TALLAHASSEE — Florida's ousted long-term care ombudsman on Monday added new accusations to his lawsuit alleging that Gov. Rick Scott forced his resignation at the urging of the nursing home industry.
Brian Lee originally accused the Department of Elder Affairs of violating the state's "whistleblower" law by ousting him to retaliate for his advocacy on behalf of long-term care residents. The department gave him the choice of resigning or being fired after the agency received a letter from Scott's office saying it was time for Lee to go.
Lee's initial lawsuit also accused two trade organizations of interfering with a business relationship by damaging his reputation, which cost him employment opportunities.
The amended complaint also alleges all three defendants violated a law against interference with an ombudsman's duties and that he was defamed by the Florida Health Care Association.
The defendants have 20 days to respond to the amended complaint, which also retains the original allegations.
Lee was forced out in February after the association urged Scott to replace him.
His ouster also came after he used the new federal health care law, which Scott has forcefully opposed, to seek nursing homes' ownership and management information.
His request for the data was rescinded after his ouster.
In response to the original complaint, the state contended that even if true, Lee's allegations don't violate the whistleblower law.
The association argued the original complaint failed to state a cause of action on the business relationship allegation because the group's criticism of Lee was protected by free speech guarantees of the First Amendment.
The third defendant, the Florida Assisted Living Association, also argued that Lee's original suit failed to state a cause of action, calling it "a morass of unsubstantiated and baseless allegations as well as blind conclusory statements." It also noted that its members are not nursing homes.

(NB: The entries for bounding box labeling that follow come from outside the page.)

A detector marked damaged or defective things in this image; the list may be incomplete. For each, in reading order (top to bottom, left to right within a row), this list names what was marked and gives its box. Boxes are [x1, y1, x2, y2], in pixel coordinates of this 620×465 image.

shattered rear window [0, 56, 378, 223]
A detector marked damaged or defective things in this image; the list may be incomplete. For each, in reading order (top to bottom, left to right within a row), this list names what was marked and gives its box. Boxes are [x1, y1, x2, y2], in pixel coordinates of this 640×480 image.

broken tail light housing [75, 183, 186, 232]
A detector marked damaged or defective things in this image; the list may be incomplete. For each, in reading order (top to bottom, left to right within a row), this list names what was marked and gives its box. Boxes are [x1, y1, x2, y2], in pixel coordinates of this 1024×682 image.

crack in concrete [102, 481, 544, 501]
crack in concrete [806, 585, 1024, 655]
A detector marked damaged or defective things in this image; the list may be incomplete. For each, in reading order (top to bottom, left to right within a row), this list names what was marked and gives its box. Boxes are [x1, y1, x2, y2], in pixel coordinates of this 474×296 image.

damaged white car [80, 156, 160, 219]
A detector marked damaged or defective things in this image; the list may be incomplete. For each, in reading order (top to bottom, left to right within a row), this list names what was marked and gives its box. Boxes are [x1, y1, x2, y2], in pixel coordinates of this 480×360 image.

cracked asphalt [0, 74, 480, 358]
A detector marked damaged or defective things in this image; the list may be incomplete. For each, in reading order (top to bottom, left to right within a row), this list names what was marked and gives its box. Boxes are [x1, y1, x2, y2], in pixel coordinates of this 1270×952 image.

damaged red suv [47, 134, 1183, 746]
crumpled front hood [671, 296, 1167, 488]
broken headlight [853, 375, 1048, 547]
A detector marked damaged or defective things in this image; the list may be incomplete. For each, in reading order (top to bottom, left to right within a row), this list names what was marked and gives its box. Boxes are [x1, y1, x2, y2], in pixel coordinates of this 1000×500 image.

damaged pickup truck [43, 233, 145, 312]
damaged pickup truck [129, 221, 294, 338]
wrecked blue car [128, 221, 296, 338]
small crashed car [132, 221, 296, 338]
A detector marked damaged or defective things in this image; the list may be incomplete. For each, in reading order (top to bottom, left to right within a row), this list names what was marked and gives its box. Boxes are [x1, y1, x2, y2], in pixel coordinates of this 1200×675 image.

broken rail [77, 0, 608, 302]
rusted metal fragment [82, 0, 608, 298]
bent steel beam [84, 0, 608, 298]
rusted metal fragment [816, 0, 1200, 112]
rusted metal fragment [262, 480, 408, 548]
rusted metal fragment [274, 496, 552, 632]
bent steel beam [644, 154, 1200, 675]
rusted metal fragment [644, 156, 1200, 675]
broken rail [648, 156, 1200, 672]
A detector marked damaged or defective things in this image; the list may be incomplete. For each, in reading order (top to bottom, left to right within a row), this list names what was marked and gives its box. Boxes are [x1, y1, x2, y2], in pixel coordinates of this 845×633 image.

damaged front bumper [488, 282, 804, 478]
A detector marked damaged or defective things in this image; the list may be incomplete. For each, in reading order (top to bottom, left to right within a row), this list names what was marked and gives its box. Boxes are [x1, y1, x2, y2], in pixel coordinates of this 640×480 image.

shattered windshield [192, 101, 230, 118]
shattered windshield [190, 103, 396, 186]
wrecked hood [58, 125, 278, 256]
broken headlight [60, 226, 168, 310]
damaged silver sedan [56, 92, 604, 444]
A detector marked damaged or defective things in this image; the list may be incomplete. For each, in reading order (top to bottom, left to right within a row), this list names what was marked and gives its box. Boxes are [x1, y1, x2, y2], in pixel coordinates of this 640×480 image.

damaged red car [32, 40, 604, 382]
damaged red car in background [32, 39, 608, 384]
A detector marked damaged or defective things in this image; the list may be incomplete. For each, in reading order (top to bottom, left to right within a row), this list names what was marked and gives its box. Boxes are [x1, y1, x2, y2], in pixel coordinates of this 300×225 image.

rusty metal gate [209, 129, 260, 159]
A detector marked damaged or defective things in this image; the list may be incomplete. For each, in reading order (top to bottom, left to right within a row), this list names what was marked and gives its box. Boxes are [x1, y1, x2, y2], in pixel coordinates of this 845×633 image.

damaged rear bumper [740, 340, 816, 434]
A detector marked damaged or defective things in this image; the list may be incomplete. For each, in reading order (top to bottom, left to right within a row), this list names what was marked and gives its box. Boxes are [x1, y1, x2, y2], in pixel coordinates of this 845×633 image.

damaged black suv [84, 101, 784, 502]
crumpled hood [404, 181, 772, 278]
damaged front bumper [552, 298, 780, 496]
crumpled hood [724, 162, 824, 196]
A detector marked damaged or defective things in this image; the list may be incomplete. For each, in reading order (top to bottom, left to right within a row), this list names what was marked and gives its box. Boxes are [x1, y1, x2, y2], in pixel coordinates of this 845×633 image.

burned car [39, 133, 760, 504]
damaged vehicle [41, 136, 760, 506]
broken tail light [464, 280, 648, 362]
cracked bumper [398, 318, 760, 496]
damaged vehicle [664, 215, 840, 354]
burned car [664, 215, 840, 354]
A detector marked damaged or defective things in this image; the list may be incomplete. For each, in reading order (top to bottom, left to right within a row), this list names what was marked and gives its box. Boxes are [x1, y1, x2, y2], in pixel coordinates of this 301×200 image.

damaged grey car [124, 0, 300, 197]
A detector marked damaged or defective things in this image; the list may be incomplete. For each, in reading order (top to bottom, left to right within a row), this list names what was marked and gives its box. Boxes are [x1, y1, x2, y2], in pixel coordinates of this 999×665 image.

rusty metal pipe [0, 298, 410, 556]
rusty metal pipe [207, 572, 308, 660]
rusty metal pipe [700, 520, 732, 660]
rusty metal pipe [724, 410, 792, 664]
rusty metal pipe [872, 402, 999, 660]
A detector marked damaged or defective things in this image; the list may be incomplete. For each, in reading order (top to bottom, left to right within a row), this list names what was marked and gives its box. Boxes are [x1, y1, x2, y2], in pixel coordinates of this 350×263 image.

Circuit Judge James Shelfer called off a hearing set for Monday on the defendants' motions to dismiss the lawsuit after Lee's lawyer, Marie Mattox, filed the amended complaint.
It says Lee "has suffered injury, including but not limited to past and future wage losses, loss of benefits," as a result of the plaintiffs' alleged interference with his ombudsman's duties.
Lee, now executive director of a private long-term care advocacy group, served under Republican Govs. Jeb Bush and Charlie Crist before he resigned a month after Scott took office.
A federal investigation concluded Lee's ouster violated the spirit but not the letter of the U.S. Older Americans Act.